MOA of glycopeptide antibiotics?

-inhibits growth and cross-linking of peptidoglycan chains

-this inhibits synthesis of the cell wall in gram-positive bacteria, causing cell lysis

-they are inactive against most gram-negative bacteria which have a diff cell wall structure

important adverse effects with glycopeptide antibiotics?

-pain and thrombophlebitis from vancomycin infusion are common

-rapid infusion of vancomycin may cause vancomycin flushing syndrome due to direct, non-immune release of histamine

-this presents with a pruritic erythematous rash over the upper body, occasionally with hypotension

warnings with glycopeptide antibiotics?

-use in caution in people with immune-mediated hypersensitivity (there is cross sensitivity between vancomycin and teicoplanin) and those with hearing impairment who are at increased risk of ototoxicity

-people with reduced renal function, including neonates and older adults are also at risk of nephrotoxicity

-glycopeptide antibiotics are renally excreted and may accumulate in renal impairment

important interactions with glycopeptide antibiotics?

-increased risk of ototoxicity and/or nephrotoxicity when prescribed with other drugs that cause these effects, particularly loop diuretics, aminoglycosides, NSAIDs and ciclosporin

monitoring with glycopeptide antibiotics?

-in parenteral therapy, pre-dose plasma drug concentrations should be measured. dosage should be adjusted to keep trough concentrations high enough for therapeutic effect

MOA of quinolones ?

-quinolones kill bacteria (bactericidal) by inhibiting DNA synthesis

-however, resistance is problematic - some bacteria prevent intracellular accumulation of the drug by reducing permeability and/or increasing efflux

-others develop protective mutations in target enzymes

-quinolone resistance genes are spread horizontally between bacteria by plasmids, accelerating acquisition of resistance

important adverse effects with quinolones?

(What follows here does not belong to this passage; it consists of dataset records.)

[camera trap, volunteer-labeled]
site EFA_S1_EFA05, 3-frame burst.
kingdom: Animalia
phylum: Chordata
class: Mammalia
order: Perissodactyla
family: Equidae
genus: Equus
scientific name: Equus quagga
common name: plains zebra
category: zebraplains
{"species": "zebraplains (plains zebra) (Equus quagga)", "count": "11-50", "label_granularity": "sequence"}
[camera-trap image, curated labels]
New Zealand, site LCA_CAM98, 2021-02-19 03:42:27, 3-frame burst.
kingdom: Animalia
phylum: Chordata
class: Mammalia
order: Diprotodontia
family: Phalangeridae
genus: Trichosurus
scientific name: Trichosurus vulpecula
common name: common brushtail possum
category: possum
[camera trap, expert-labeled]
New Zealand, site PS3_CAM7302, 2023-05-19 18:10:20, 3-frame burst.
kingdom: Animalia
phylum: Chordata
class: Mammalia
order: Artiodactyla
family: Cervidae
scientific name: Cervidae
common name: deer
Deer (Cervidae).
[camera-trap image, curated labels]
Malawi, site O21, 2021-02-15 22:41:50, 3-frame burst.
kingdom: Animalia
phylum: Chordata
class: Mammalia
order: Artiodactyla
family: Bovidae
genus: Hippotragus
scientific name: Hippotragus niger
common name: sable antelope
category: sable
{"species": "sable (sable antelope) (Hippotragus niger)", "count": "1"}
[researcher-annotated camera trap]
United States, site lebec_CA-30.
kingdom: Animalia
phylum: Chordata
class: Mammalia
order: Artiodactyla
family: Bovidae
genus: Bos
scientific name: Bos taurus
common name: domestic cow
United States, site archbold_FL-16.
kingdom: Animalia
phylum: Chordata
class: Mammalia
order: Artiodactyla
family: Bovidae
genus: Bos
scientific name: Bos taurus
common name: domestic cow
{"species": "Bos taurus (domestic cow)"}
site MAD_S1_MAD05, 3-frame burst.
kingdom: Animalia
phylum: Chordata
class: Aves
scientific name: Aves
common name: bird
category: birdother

-quinolones are generally well tolerated although they can cause GI upset and immediate and delayed type hypersensitivity reactions

-quinolones and cephalosporins are the antibiotics most commonly associated with c. diff infections

warnings with quinolones?

-use with caution in pregnancy and in children and young adults who are growing (risk of arthropathy) and in adults >60 due to risk of tendon damage

Important interactions with quinolones?

-drugs containing divalent cations (eg calcium, iron, antacids) reduce absorption and efficacy of quinolones

-ciprofloxacin inhibits certain cytochrome P450 enzymes, increasing risk of toxicity from some drugs, notably theophylline.

-co-prescription of NSAIDS increases risk of seizuresand prednisolone increases risk of tendon rupture

-caution is required in people taking other drugs that prolong the QT interval or that cause arrythmias eg amiodarone, antipsychotics, quinine, macrolide antibiotics and SSRIs.